**PASSAGE TO READ**
((

The Best Reference Manager for Artists & Designers

There’s no single “best” reference manager for artists and designers — there’s a best one for how you work. The deciding questions are narrow: Do you need it on your phone, or only at your desk? Do you arrange references on a board while you draw, or search a growing library? And do you want to pay once or never babysit a sync folder? Answer those and the field sorts itself.

Here’s the honest landscape across the tools artists actually name.

The contenders

PureRef — the artist’s board. Nearly every concept artist and illustrator has used it: a lightweight always-on-top canvas you fill with references while you paint. It’s free/pay-what-you-want and superb at that one job. Limits: local desktop files, no sync, no mobile, no tags or search worth the name, and development has been slow for years. It’s a board, not a library.

Eagle — the desktop library. A proper asset manager: 90+ formats, tags plus folders, color search, and local AI plugins, for a one-time $34.95. The long-standing gap is sync — desktop-only, no mobile, no web — so references that start on your phone never make it in.

Kelu — the cross-device library. Tag-first, image-focused, synced across iPhone, Mac, and the web, with share-sheet capture and your first 2,500 items free. It won’t float over your canvas like PureRef or manage fonts and 3D like Eagle; what it does is let you capture from anywhere and find from any device.

mymind — the automated one. AI tags and OCRs everything so you file nothing. Subscription from $4.99/mo, no free tier, no manual tags to steer.

Milanote — the moodboard. If your “reference manager” is really where you compose a board, this canvas beats a library for that specific job.

))

**SUPPLIED MATERIAL**
((

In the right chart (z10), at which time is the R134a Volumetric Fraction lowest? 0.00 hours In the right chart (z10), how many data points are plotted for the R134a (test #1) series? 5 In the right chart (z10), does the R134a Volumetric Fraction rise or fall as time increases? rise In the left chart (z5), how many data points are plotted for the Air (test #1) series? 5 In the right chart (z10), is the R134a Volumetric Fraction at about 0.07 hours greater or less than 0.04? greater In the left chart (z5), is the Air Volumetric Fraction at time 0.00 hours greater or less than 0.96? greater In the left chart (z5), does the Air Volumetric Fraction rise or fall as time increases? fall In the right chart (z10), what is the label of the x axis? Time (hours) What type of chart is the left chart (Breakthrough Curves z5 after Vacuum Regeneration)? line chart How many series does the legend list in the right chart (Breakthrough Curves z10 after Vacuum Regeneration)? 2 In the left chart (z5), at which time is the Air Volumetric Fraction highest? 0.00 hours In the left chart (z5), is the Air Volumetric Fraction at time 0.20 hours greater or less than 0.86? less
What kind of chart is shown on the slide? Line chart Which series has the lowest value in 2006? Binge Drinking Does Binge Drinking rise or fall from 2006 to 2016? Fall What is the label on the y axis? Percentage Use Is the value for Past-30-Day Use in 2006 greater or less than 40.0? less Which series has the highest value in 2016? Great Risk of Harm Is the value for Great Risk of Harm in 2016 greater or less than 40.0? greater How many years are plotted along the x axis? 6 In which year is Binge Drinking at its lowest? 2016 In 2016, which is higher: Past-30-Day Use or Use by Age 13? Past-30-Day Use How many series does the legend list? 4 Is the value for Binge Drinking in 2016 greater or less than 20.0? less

))

**YOUR TASK**
Extend the piece on reference managers for artists and designers, picking up after its final sentence. The data has no connection to the text.

**EXPECTED ANSWER**
Match the tool to the discipline

  • Concept artists / illustrators who paint from a board on one machine: PureRef at the easel, plus a synced library for the growing collection. See how illustrators build a reference library.
  • UI/UX and product designers collecting screenshots across phone and laptop: a cross-device library like Kelu fits the capture pattern best.
  • Desktop-bound power users with fonts, PSDs, and video: Eagle’s breadth wins.
  • Anyone who wants zero filing and will pay monthly: mymind.

How they compare

PureRef Eagle Kelu mymind
Model Board Desktop library Synced library AI inbox
Cloud sync
Mobile capture ✅ Share sheet
Tags & search Minimal ✅ Core AI-driven
On-canvas arranging ✅ Best
Price Free / PWYW $34.95 once Free 2,500 items From $4.99/mo

Bottom line

  • PureRef for drawing from a board — still unmatched at that, but pair it with a real library. (See the PureRef alternative that syncs.)
  • Eagle for a big desktop collection of mixed formats, offline.
  • Kelu for capturing references across your phone and computer and finding them anywhere.
  • mymind if you want the filing done for you and don’t mind subscribing.

The choice that outlasts any app is the organizing model. For a reference library that keeps working at scale, that’s tags over folders — the habit matters more than the logo.